Document section>
Unlike semiconductor manufacturing, power generation and grid infrastructure are slow, highly regulated and largely inherited from designs that trace back to Edison’s era. They are not built to scale at anything like the pace AI now demands.
Power delivery and cooling are now the constraint
AI growth is no longer constrained by how much compute we can build, but by where and how that compute can be powered and cooled.
High-density AI systems place extraordinary demands on electricity supply. Power delivery becomes complex. Cooling loads rise sharply. Grid connection timelines stretch from years into decades.
A single example illustrates the mismatch clearly. The UK’s Hinkley Point C nuclear plant Unit 1, rated at 1.6 GW, began construction in 2016 and is currently expected to connect to the grid sometime between 2029 and 2031. From first shovel to usable power, the timeline exceeds a decade.
AI compute capacity, by contrast, is being manufactured and deployed on a monthly cadence.
The result is unavoidable: AI growth is significantly outpacing power generation growth.
When infrastructure cannot keep up
When infrastructure lags behind AI performance gains, the consequences are structural rather than incremental.
These are not problems that can be solved with marginal efficiency improvements or incremental upgrades. They are baked into the architecture of how power is generated, distributed and delivered.

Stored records
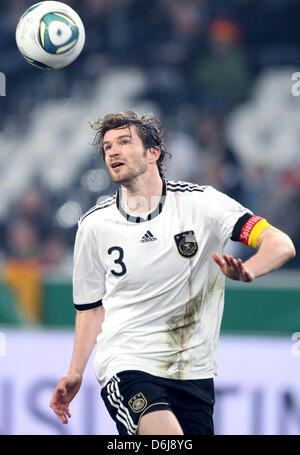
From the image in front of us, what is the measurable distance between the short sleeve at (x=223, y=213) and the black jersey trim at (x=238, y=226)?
0.05ft

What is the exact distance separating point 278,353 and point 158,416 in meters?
2.76

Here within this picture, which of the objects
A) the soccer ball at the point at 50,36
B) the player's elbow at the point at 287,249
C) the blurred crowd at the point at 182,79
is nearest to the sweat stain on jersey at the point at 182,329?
the player's elbow at the point at 287,249

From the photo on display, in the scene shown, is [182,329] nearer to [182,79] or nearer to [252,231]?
[252,231]

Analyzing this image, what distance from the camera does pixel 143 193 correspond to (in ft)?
14.8

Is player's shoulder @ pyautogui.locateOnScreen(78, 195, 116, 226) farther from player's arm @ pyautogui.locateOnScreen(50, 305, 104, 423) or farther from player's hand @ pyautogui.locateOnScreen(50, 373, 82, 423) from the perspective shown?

Assignment A>
Can you update the passage on AI's power demands, starting at "The result is" and ending at "distributed and delivered.", with "structural" replaced by "systemic"?
Assignment B>
What follows the last sentence of the passage on AI's power demands? Write the continuation.

Exercise result A>
The result is unavoidable: AI growth is significantly outpacing power generation growth.
When infrastructure cannot keep up
When infrastructure lags behind AI performance gains, the consequences are systemic rather than incremental.
These are not problems that can be solved with marginal efficiency improvements or incremental upgrades. They are baked into the architecture of how power is generated, distributed and delivered.

Exercise result B>
If organisations continue to treat infrastructure as a secondary consideration – something to be addressed after models and hardware – they face real risks:
Inability to deploy compute where it is needed
Long grid-connection queues delaying projects
Escalating operational costs driven by inefficient power conversion and cooling
Physical limits on achievable power density within data centres
At scale, these constraints become blockers, not inconveniences.
Why the power system structure needs to change
To see an alternative path forward, it is worth revisiting an idea that predates the modern AC grid: Edison’s original DC network concept.
Applied in a modern context, this approach looks very different from today’s centralised, AC-heavy power architecture:
Localised distributed generation – such as solar, natural gas, wind or fuel cells – directly feeds DC loads, supported by local energy storage to manage power swings and minimise grid impact.
Distributed generation integrates naturally with DC distribution.
Power conversion stages are reduced, cutting energy losses caused by repeated, unnecessary conversions.
Smart power converters manage power flow and enable independent “islands” that can operate with minimal grid interaction, reducing grid-connection queue times.
Rack structures and data-centre power connections are simplified.
Higher power density becomes achievable through high-frequency, high-efficiency power conversion.
This is not a theoretical exercise. It is a direct response to the physical realities of scaling AI infrastructure.
The direction of travel is clear
These dynamics help explain why Nvidia is now proposing an 800 V high-voltage DC (HVDC) architecture to power its AI factories.
The shift is not about novelty or preference. It is about aligning power infrastructure with the realities of modern compute.
AI does not have a compute problem. The industry has proven it can build chips and systems at extraordinary speed.
What AI has is an infrastructure problem – and until power delivery and cooling architectures evolve, that problem will increasingly define the limits of AI growth.